À la grande déception de ma mère, je n’ai jamais appris à garder mes opinions pour moi, mais j’ai compris une chose : même si cela peut causer des situations inconfortables à court terme, c’est grâce à cela que j’ai pu garder le contrôle de ma vie sur le long terme.
Que ce soit lors de négociations professionnelles ou même à des rendez-vous, on m’a déjà dit que j’étais un « cas difficile ». Juste parce que j’exprimais mon désaccord ou que certaines conditions ne m’étaient pas acceptables. Dans ma naïveté de mes vingt ans, je ne comprenais pas : que devrais-je faire ? Me taire quand quelque chose ne me plaît pas ou n’est pas acceptable ? Serré les dents et mentir quand on me demande si tout va bien ? Comment une relation saine, qu’elle soit professionnelle ou amoureuse, pourrait-elle se construire là-dessus ?
Non, c’est clairement absurde, ce n’est pas la solution. Le problème vient sûrement de la manière dont je dis les choses, pensais-je. Même si j’essaie d’être respectueuse en exprimant mon envie de changement, ça sonne quand même comme une attaque. Mais alors, qu’est-ce que je fais mal ?
Il m’a fallu des années pour comprendre que le problème ne vient ni de ce que je dis, ni de la façon dont je le dis. Mais que beaucoup ont encore du mal à entendre une femme exprimer un avis différent ou dire un non ferme.
Quand un homme affirme clairement ses positions, on le qualifie de confiant, de leader, quelqu’un qui sait ce qu’il veut. Quand une femme fait pareil, elle est vite taxée de « cas difficile », « trop sensible », « agressive » ou « hystérique ». Ce double standard se retrouve non seulement au travail, mais aussi dans la famille, entre amis, et même dans notre propre image. Pourtant, l’assertivité – c’est-à-dire s’affirmer en respectant les droits des autres – est une compétence essentielle pour toute femme.

Pourquoi est-ce si difficile, et pourquoi cela semble-t-il souvent être de la « désobéissance » alors que c’est en réalité de l’estime de soi ?

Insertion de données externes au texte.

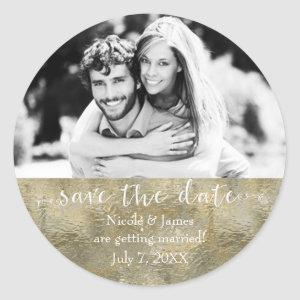 Glamour Chic Gold Faux Foil Save The Date Photo Classic Round Sticker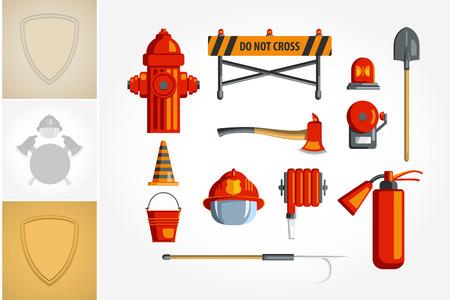 カラフルなビンテージ フラット アイコン セットやインフォ グラフィックのイラスト。消防士やボランティアのための機器。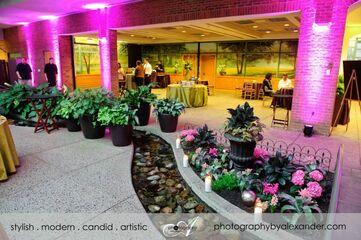 The Atrium At Meadowlark Botanical Gardens Reception Venues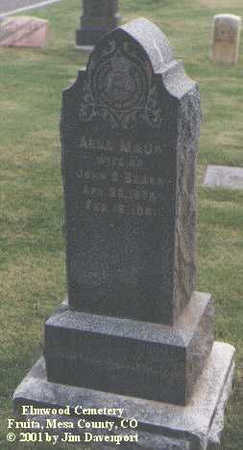 BEARD, ANNA MAUD - Mesa County, Colorado | ANNA MAUD BEARD - Colorado Gravestone Photos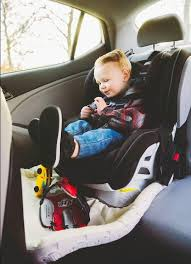 on the go travel gear for your toddler the catchie is designed to keep items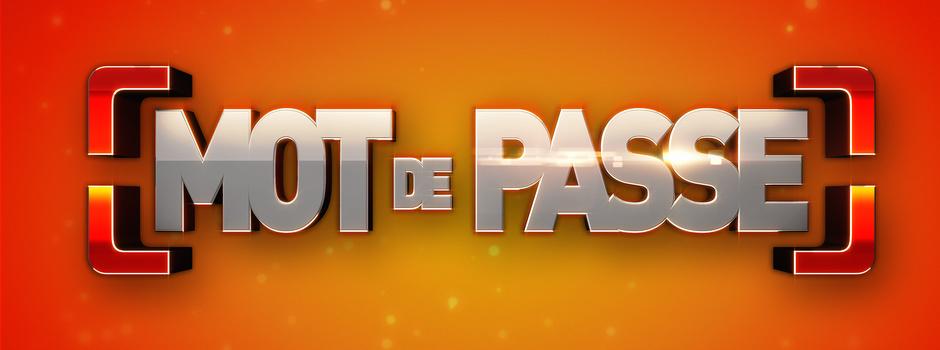 """""""Mot de passe"""" nouvelle formule avec Laurence Boccolini, à partir du 31 août sur France 2"""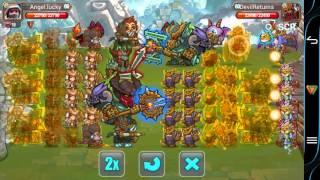 Little Empire Melee Angel.lucky027( Hacking Brain)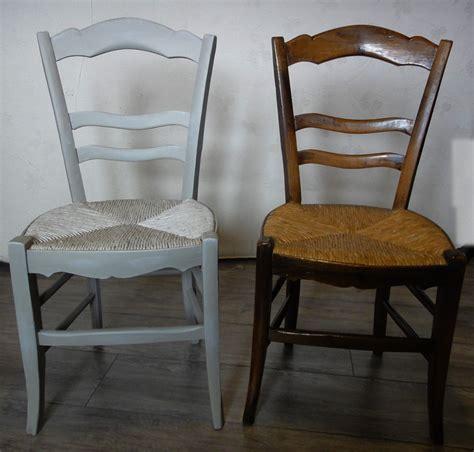chaise l atelier d 233 co du capagut relooking de meubles 224 biscarrosse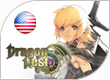Click to buy Dragon Nest USA gold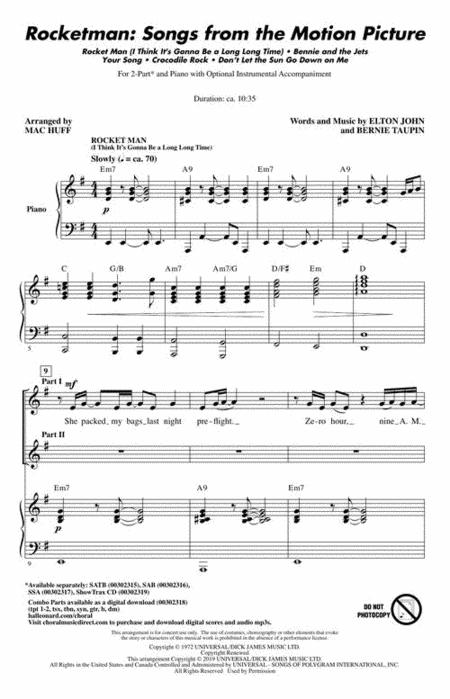 Songs from the Motion Picture  SATB Bernie Taupin/_Elton John Choral S Rocketman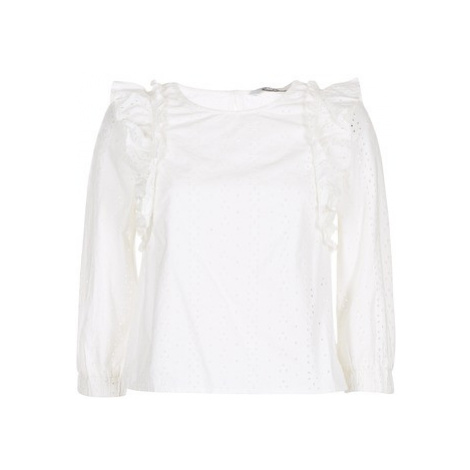 Only LARISSA women's Blouse in White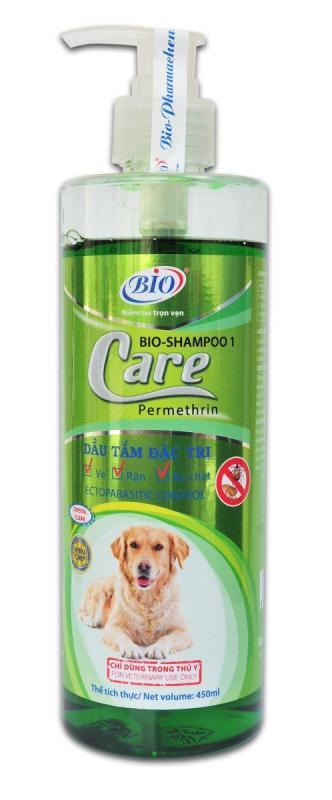Dầu tắm dùng cho chó mèo nhiễm ve, rận, bọ chét Bio Care 450ml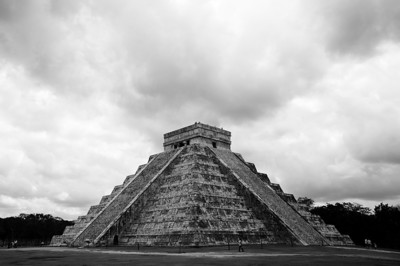 El Castillo of Chichen Itza.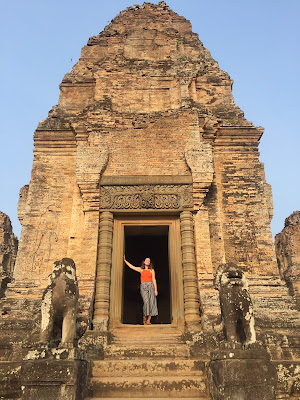The Ultimate guide to Angkor Archaeological Park - all you need to know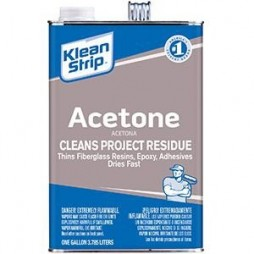 Klean Strip 1-Gal. Acetone Solvent
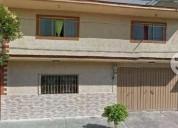 casa en remate bancario 3 dormitorios 324 m² m2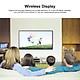 Cáp Nối AnyCast M100 DLNA Hỗ Trợ Video 4K HD (2.4G)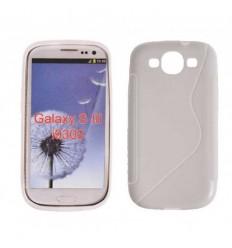 Гръб силикон S-Line Samsung i9300 Galaxy S3 бял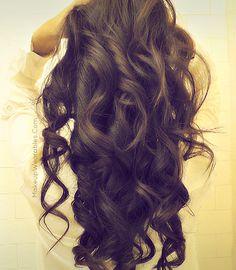Kim Kardashian Hair - Curls - Tutorial #hairstyles #hair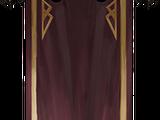 Империя Реманов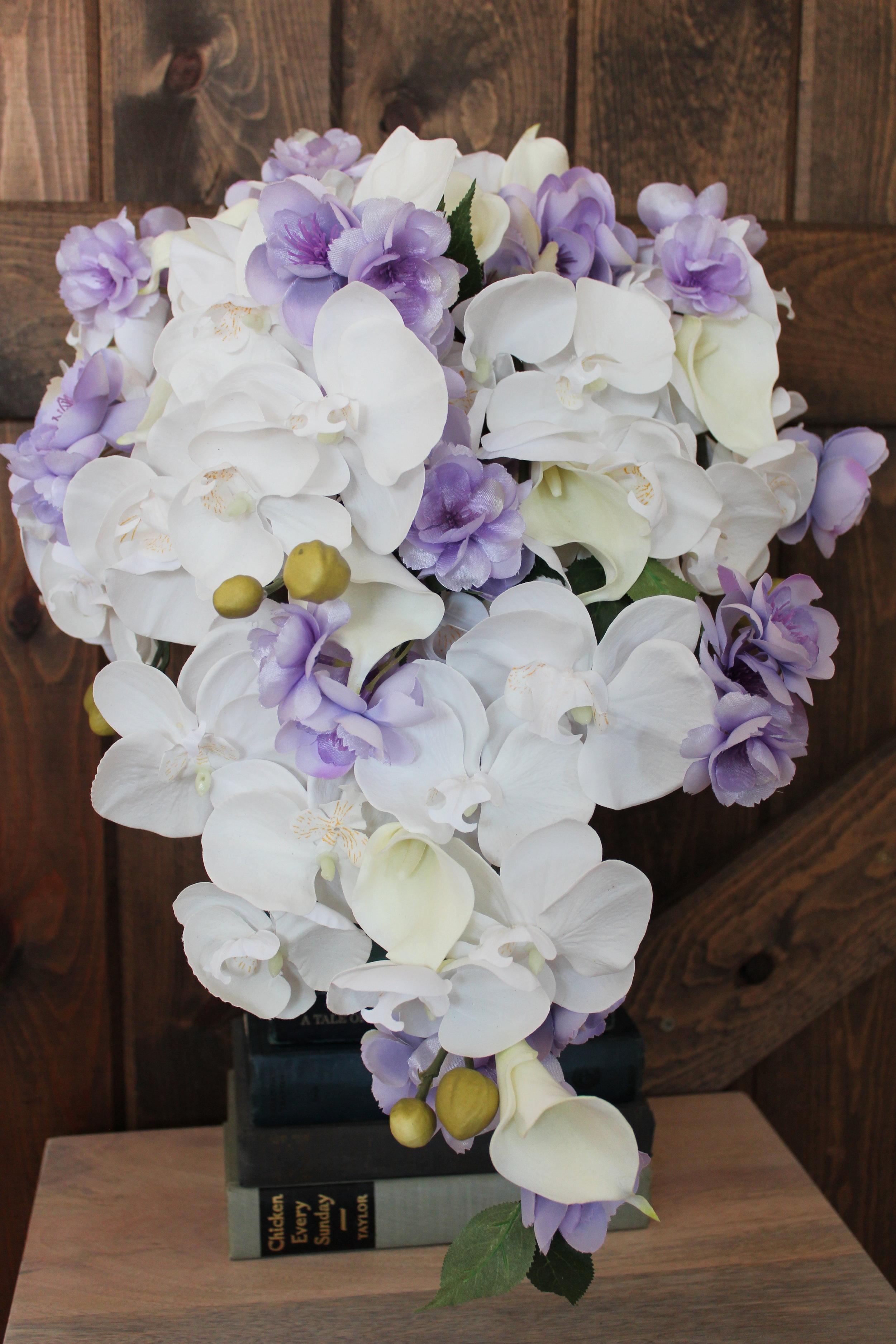 cascade-bridal-bouquet-silk-wedding-flowers.jpg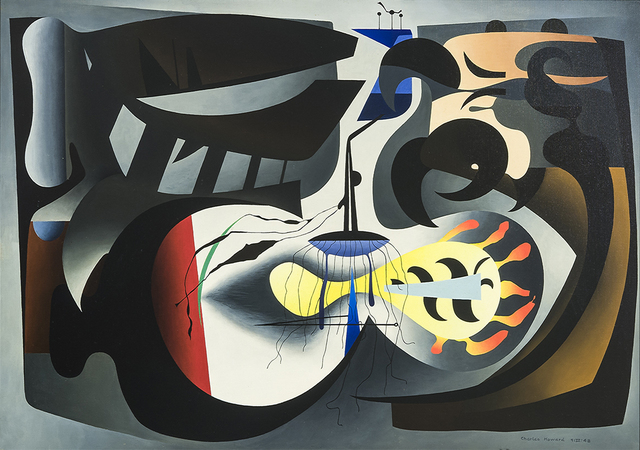 , 'The Lamp,' 1948, Hirschl & Adler Modern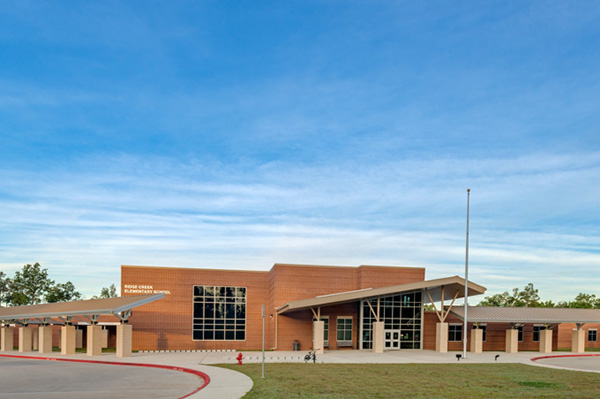 Ridge Creek Elementary School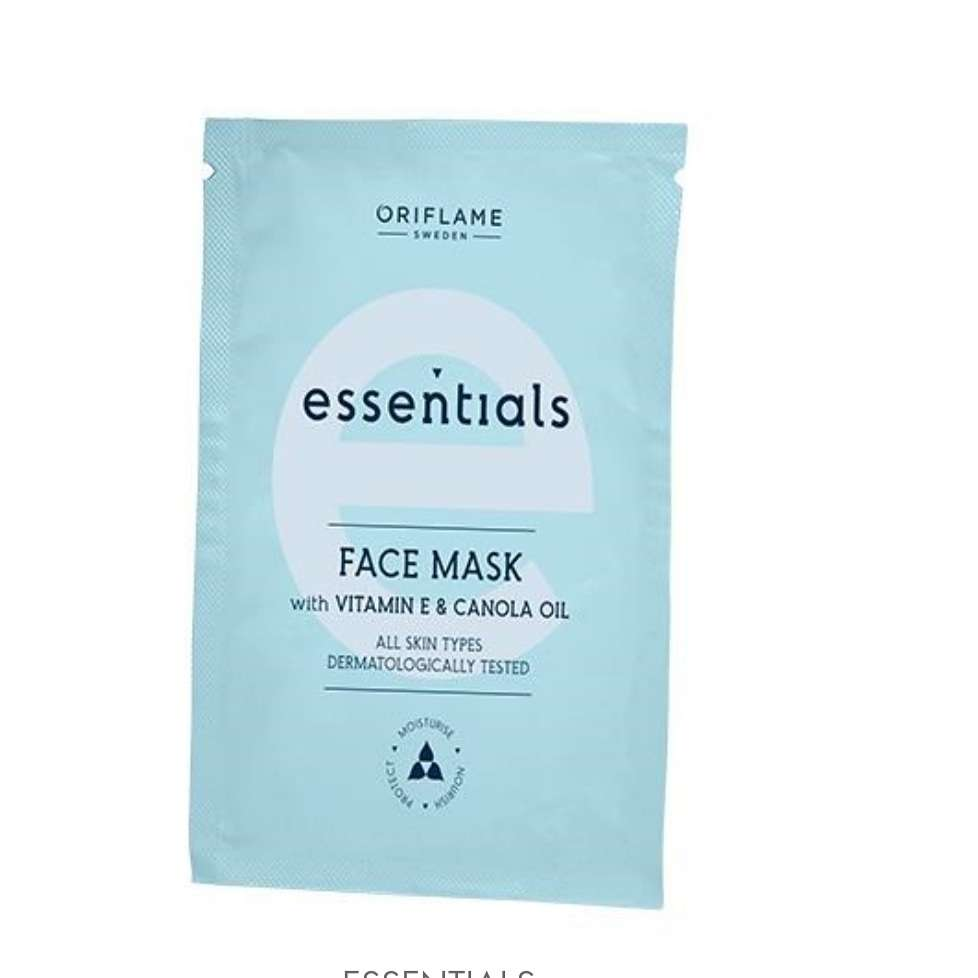 Imagen Mascarilla Facial con Vitamina E y Aceite de Canola Essentials
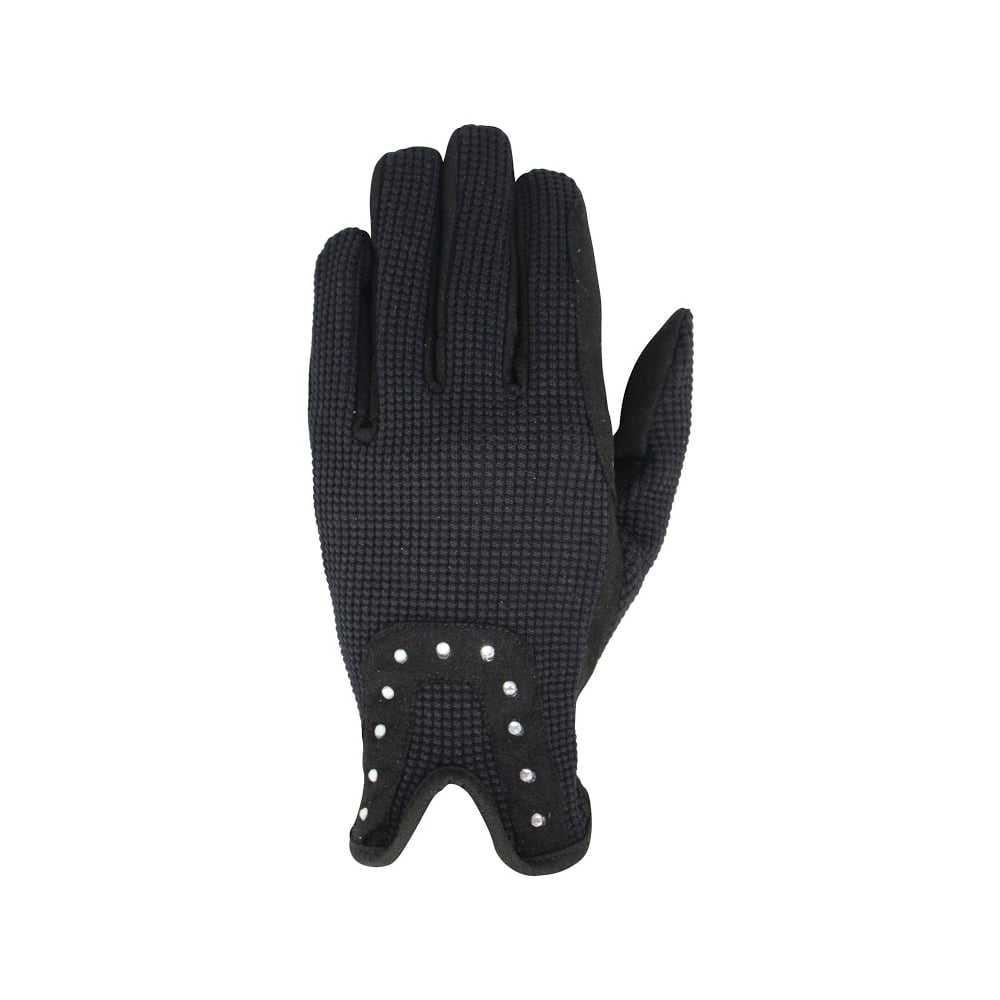 Hy5 Diamante Riding Gloves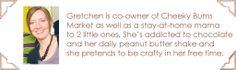 Peanut Butter Shake Recipe : Cheekyb Bums Blog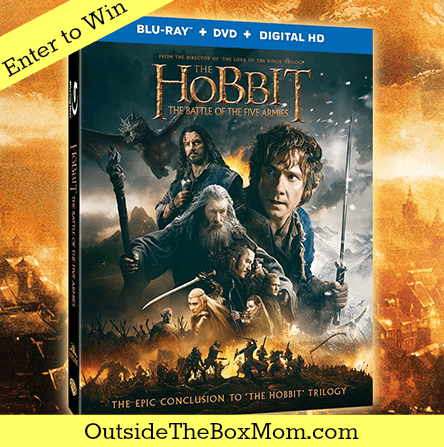 The Hobbit The Battle of The Five Armies Blu-Ray Giveaway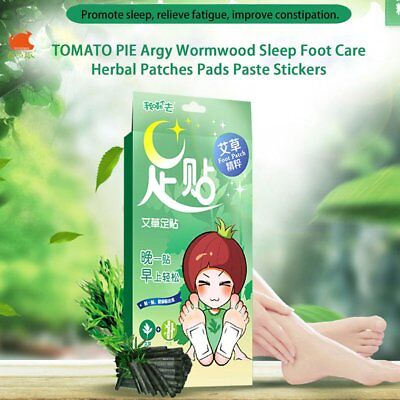 TOMATO PIE Argy Wormwood Sleep Foot Care Herbal Patches Pads Paste Stickers HT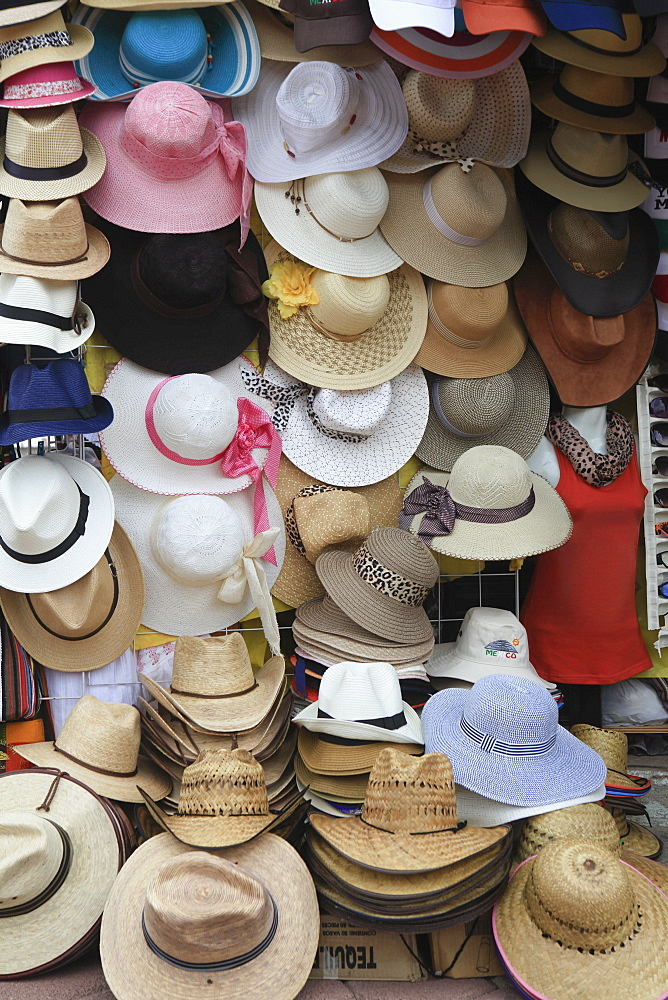Full frame shot of sun hats displayed at store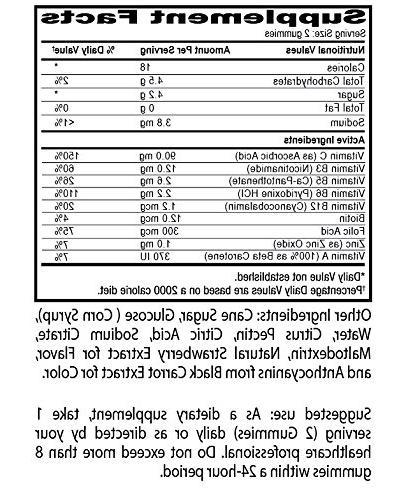 Mr Vitamins B Complex Supplement B3, B5, & Heart & Nervous Health Men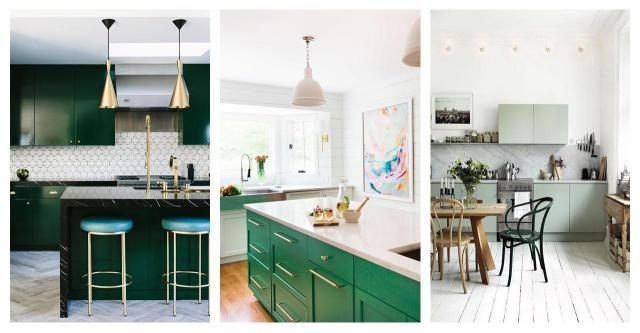 Kuchnie pełne życia, dzięki zastosowaniu koloru zielonego - galeria zdjęć #ZIELONA KUCHNIA #KUCHNIA #INSPIRACJE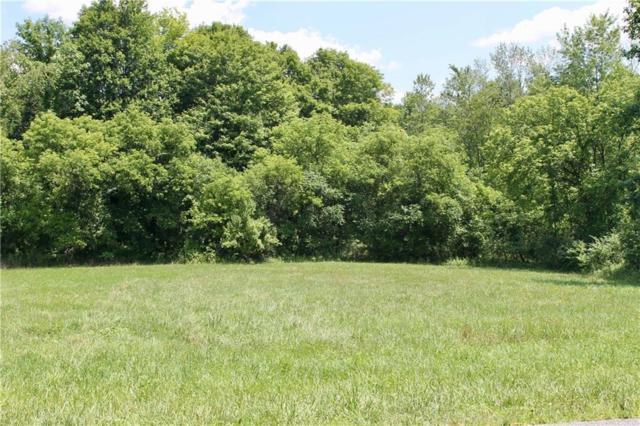 0 Ridge Chapel, Marion, NY 14505 (MLS #R1132391) :: BridgeView Real Estate Services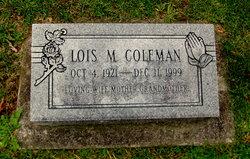 Lois M Coleman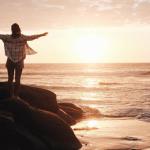 El Mindfulness y la relajación en la psicología clínica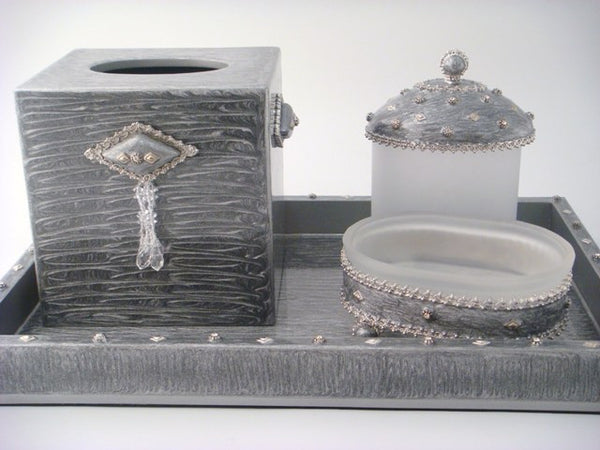 Bolshoi Platinum Bath Accessories
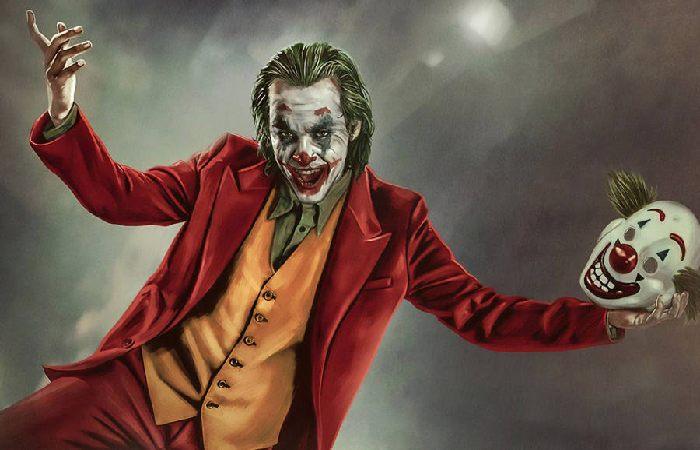 Joker tamil dubbed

Beaucoup d’entre nous apprennent dès l’enfance que la bonne fille est discrète, polie, accommodante. Elle ne débat pas, ne questionne pas, ne contredit pas. Ce modèle s’ancre ensuite : éviter le conflit devient la norme, tandis que nos besoins et limites passent au second plan. Quand une femme sort de ce rôle, communique directement, dit non ou donne un retour, beaucoup le prennent comme une attaque personnelle. Pas parce que ce qu’elle dit est blessant, mais parce qu’il est inhabituel qu’une femme n’ait pas à s’excuser d’exister.
Pourtant, l’assertivité n’est pas une recherche de conflit. Ce n’est pas imposer sa volonté à tout prix. Au contraire : une femme assertive sait écouter les autres sans perdre de vue sa propre position. Elle peut dire non sans culpabiliser. Elle peut demander sans se sentir redevable. Et surtout, elle peut se défendre sans s’excuser.
Depuis mon enfance, mes parents disaient que j’avais deux fois plus de sens de la justice que la moyenne, mais je sais que certains sont plus introvertis, ont eu moins d’espace pour exprimer leur avis, ou ont plus de mal à reconnaître leurs besoins.
Être assertive peut être un défi encore plus grand pour eux, pourtant cette capacité est vitale pour une femme : elle est la clé pour ne pas se laisser emporter par le courant que les autres veulent nous imposer.
La bonne nouvelle, c’est que l’assertivité s’apprend. Pas besoin d’être naturellement extravertie ni d’avoir la voix la plus forte dans chaque débat. L’essentiel est de reconnaître la valeur de ses sentiments et besoins, et de pouvoir les partager. Beaucoup de femmes commencent par écrire ces phrases. D’autres suivent des formations en communication assertive. Et certaines décident simplement de ne plus jamais s’excuser d’exister et d’avoir un avis.